Travis:  I believe the parable of the sower told by Jesus in Mark 4:18-29 describes my situation at the time.  I chose the cares and pleasures of “The World”.  Starting in high school, I chose to follow what I considered the “in-crowd”.  I became increasingly concerned with being popular, especially with women.  I was influenced not only by popular culture, but also by the friends I chose to hang out with. 

 The message I was receiving from these sources oftentimes conflicted with the message being poured into me at home, by my pastors, my Sunday School teacher, close family friends, and in youth groups.  I understood Christian values, but I started giving into the instant gratification I experienced with alcohol, women, and pride of life.  I also bought into the “American Dream” and became materialistic and focused on personal achievement.  I bought into the lies that God may not be real, that I am here by chance, and that success is defined by my accomplishments, wealth, a beautiful family, and my ability to support my own desires. I felt it was culturally normal (even other “Christians” were living this way), and I felt entitled and justified to take care of my desires, no matter what that meant.  I was living a self-centered life.

» **INFORMATION GIVEN**:
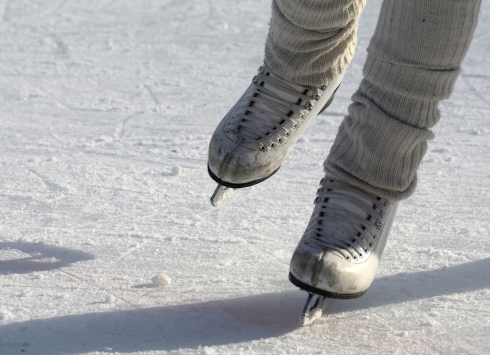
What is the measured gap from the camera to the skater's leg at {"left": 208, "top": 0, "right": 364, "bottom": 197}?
3.67 ft

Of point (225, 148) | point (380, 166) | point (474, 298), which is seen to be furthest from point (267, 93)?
point (474, 298)

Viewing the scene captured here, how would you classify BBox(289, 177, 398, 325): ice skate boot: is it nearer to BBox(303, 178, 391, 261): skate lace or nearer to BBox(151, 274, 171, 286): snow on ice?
BBox(303, 178, 391, 261): skate lace

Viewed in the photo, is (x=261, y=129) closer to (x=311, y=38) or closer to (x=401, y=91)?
(x=311, y=38)

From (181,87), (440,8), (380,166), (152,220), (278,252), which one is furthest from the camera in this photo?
(181,87)

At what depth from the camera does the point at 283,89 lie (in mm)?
1196

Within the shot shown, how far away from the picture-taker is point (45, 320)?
1.02 metres

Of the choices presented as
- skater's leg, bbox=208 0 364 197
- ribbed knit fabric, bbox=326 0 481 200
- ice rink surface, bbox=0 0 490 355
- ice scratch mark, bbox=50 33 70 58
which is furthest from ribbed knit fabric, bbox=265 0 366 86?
ice scratch mark, bbox=50 33 70 58

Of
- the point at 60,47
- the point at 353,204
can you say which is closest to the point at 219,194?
the point at 353,204

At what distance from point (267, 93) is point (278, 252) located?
0.35 meters

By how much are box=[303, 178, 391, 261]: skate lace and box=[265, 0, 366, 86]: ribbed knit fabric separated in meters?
0.25

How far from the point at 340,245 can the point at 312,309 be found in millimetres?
126

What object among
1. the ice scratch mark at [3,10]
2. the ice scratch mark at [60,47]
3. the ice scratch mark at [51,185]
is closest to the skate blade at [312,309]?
the ice scratch mark at [51,185]

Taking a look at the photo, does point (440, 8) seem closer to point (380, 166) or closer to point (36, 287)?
point (380, 166)

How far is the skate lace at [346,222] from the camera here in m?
1.01
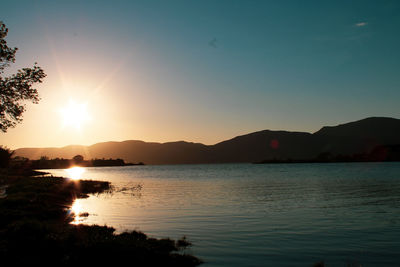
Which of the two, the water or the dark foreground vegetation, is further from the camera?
the water

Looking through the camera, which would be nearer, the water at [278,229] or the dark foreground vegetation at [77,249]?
the dark foreground vegetation at [77,249]

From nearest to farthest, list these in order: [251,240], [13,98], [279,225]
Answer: [251,240], [279,225], [13,98]

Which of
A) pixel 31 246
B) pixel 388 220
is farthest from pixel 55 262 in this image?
pixel 388 220

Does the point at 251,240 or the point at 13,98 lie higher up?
A: the point at 13,98

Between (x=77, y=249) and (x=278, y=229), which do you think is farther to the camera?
(x=278, y=229)

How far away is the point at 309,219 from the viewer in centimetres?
2669

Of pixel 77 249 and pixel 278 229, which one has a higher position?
pixel 77 249

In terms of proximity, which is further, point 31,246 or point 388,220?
point 388,220

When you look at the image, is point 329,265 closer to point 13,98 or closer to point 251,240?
point 251,240

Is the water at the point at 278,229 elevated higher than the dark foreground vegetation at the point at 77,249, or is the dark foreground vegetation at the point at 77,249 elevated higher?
the dark foreground vegetation at the point at 77,249

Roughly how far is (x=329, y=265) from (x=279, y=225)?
9415 mm

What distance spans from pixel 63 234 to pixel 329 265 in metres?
13.6

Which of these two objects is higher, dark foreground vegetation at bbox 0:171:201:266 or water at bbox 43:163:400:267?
dark foreground vegetation at bbox 0:171:201:266

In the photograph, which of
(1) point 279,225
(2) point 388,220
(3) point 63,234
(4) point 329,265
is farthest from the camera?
(2) point 388,220
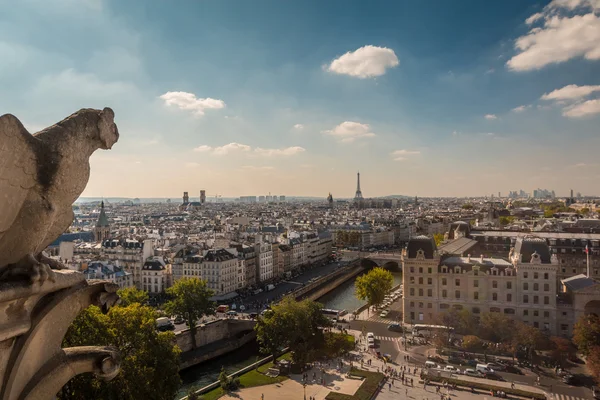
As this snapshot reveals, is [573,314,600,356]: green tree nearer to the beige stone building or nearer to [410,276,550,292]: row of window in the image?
the beige stone building

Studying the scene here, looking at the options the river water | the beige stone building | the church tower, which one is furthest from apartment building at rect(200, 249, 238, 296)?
the church tower

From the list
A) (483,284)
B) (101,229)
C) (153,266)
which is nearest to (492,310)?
(483,284)

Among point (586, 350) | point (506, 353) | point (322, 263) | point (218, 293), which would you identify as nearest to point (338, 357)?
point (506, 353)

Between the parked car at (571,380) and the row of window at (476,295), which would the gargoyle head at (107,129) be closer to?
the parked car at (571,380)

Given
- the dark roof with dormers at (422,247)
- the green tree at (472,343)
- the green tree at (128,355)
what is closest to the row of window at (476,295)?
the dark roof with dormers at (422,247)

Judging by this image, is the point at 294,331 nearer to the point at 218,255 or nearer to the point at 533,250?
the point at 533,250

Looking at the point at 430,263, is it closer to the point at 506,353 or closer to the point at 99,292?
the point at 506,353

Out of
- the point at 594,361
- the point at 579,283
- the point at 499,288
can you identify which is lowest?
the point at 594,361
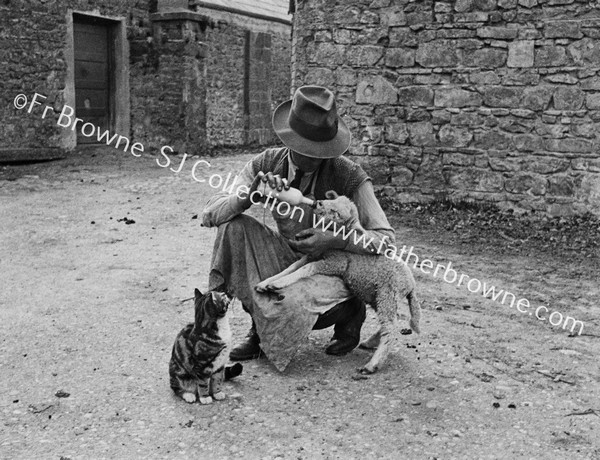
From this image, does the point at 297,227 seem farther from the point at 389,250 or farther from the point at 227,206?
the point at 389,250

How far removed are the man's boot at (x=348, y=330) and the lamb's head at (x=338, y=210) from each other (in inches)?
21.9

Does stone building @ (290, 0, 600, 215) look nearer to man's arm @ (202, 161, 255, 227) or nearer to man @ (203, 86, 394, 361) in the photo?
man @ (203, 86, 394, 361)

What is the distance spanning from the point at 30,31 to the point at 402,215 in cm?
745

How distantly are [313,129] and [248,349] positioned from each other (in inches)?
51.6

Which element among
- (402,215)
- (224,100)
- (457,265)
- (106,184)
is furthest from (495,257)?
(224,100)

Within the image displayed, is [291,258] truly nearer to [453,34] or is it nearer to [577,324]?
[577,324]

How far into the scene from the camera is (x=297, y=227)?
425cm

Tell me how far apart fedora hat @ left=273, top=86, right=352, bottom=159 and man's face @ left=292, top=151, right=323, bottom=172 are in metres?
0.11

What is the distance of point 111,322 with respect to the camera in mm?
5004

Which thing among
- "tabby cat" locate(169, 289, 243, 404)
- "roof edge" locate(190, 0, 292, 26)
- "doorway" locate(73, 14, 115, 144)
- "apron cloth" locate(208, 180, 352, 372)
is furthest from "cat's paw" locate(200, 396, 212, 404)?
"roof edge" locate(190, 0, 292, 26)

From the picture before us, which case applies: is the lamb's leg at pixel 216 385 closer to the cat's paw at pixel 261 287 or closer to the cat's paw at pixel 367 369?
the cat's paw at pixel 261 287

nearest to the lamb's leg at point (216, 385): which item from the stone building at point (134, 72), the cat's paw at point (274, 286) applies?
the cat's paw at point (274, 286)

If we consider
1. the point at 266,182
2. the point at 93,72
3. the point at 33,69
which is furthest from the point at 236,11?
the point at 266,182

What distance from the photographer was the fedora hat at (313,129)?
399 cm
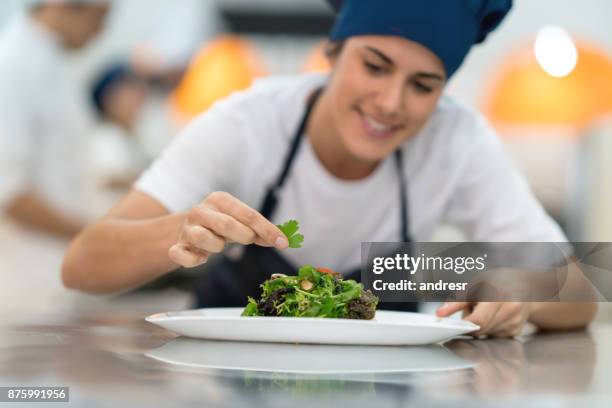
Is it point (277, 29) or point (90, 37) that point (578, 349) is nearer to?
point (90, 37)

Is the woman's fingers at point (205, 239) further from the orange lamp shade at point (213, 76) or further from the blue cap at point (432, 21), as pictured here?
the orange lamp shade at point (213, 76)

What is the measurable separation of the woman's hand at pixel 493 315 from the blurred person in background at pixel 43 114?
165 centimetres

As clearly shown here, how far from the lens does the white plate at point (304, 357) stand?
71cm

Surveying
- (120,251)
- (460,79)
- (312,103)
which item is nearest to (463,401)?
(120,251)

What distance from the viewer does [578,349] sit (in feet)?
3.20

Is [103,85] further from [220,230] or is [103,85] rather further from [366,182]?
[220,230]

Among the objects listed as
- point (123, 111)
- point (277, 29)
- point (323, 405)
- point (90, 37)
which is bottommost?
point (323, 405)

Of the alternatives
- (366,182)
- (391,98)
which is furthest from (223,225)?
(366,182)

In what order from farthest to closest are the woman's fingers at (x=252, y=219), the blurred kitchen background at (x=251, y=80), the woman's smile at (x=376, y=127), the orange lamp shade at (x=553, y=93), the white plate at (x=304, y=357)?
the orange lamp shade at (x=553, y=93) → the blurred kitchen background at (x=251, y=80) → the woman's smile at (x=376, y=127) → the woman's fingers at (x=252, y=219) → the white plate at (x=304, y=357)

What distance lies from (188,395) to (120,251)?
65cm

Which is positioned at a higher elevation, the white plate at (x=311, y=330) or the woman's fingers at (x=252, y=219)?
the woman's fingers at (x=252, y=219)

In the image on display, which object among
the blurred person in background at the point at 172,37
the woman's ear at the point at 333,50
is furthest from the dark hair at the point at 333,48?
the blurred person in background at the point at 172,37

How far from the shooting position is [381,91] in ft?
4.41

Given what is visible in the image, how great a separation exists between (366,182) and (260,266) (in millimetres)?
256
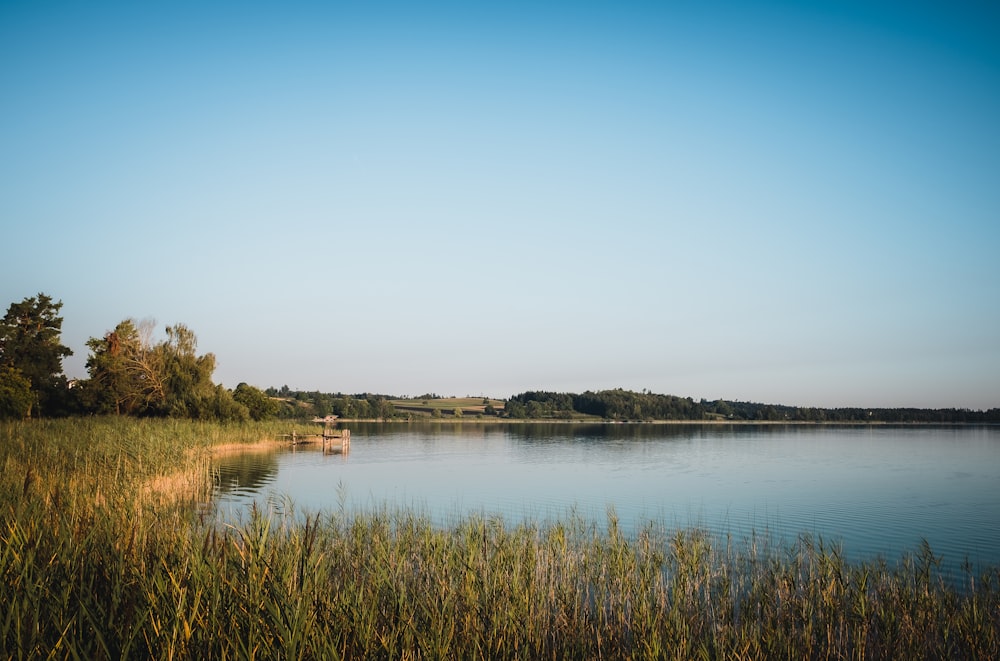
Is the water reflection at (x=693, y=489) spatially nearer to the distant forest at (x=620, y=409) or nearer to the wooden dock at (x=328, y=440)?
the wooden dock at (x=328, y=440)

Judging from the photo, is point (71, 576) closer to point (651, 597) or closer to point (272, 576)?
point (272, 576)

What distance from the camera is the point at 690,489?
30.2 m

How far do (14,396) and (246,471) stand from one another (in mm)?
19703

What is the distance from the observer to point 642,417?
6535 inches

» **PROBLEMS TO SOLVE**:
A - Return the stretch of the account above from "The message I" through "a self-centered life.", copied word for word.
B - Summarize the account above in two sentences.

» **RESULTS IN ORDER**:
A -
The message I was receiving from these sources oftentimes conflicted with the message being poured into me at home, by my pastors, my Sunday School teacher, close family friends, and in youth groups.  I understood Christian values, but I started giving into the instant gratification I experienced with alcohol, women, and pride of life.  I also bought into the “American Dream” and became materialistic and focused on personal achievement.  I bought into the lies that God may not be real, that I am here by chance, and that success is defined by my accomplishments, wealth, a beautiful family, and my ability to support my own desires. I felt it was culturally normal (even other “Christians” were living this way), and I felt entitled and justified to take care of my desires, no matter what that meant.  I was living a self-centered life.

B - Starting in high school, Travis followed the "in-crowd," grew concerned with being popular, and was influenced by popular culture and friends whose message often conflicted with what was taught at home, at church, and in youth groups. Despite understanding Christian values, Travis gave in to alcohol, women, pride of life, and materialism, came to believe God may not be real, and lived a self-centered life that felt culturally normal and justified.